Material provided below:

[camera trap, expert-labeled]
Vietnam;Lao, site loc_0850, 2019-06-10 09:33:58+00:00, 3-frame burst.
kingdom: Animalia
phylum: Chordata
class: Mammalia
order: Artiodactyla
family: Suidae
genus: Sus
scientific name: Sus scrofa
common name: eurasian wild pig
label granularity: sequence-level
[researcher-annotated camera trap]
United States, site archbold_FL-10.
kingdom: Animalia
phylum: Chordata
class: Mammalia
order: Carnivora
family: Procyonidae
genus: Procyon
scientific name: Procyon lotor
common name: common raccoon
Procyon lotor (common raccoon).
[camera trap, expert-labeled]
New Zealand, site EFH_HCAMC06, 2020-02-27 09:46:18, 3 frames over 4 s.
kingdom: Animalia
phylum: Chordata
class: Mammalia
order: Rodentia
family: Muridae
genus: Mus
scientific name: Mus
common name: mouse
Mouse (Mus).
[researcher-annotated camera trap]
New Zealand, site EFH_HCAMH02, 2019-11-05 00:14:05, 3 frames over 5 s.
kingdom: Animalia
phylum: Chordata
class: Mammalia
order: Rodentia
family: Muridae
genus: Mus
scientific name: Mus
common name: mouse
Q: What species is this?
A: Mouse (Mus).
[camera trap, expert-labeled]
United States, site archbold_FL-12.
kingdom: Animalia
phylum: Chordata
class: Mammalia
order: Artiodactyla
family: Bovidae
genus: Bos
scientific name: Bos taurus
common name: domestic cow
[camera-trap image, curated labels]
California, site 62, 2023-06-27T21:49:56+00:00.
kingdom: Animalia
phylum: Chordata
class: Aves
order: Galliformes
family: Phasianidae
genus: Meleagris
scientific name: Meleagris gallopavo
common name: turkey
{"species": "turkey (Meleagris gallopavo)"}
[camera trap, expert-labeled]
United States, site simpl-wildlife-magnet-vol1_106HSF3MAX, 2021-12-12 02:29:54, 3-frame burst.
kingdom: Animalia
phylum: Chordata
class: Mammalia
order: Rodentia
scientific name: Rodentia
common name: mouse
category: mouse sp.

End of Material provided.

What you will do: The expected answer is a copy of each line in the records that holds the word "over".

Your response:
New Zealand, site EFH_HCAMC06, 2020-02-27 09:46:18, 3 frames over 4 s.
New Zealand, site EFH_HCAMH02, 2019-11-05 00:14:05, 3 frames over 5 s.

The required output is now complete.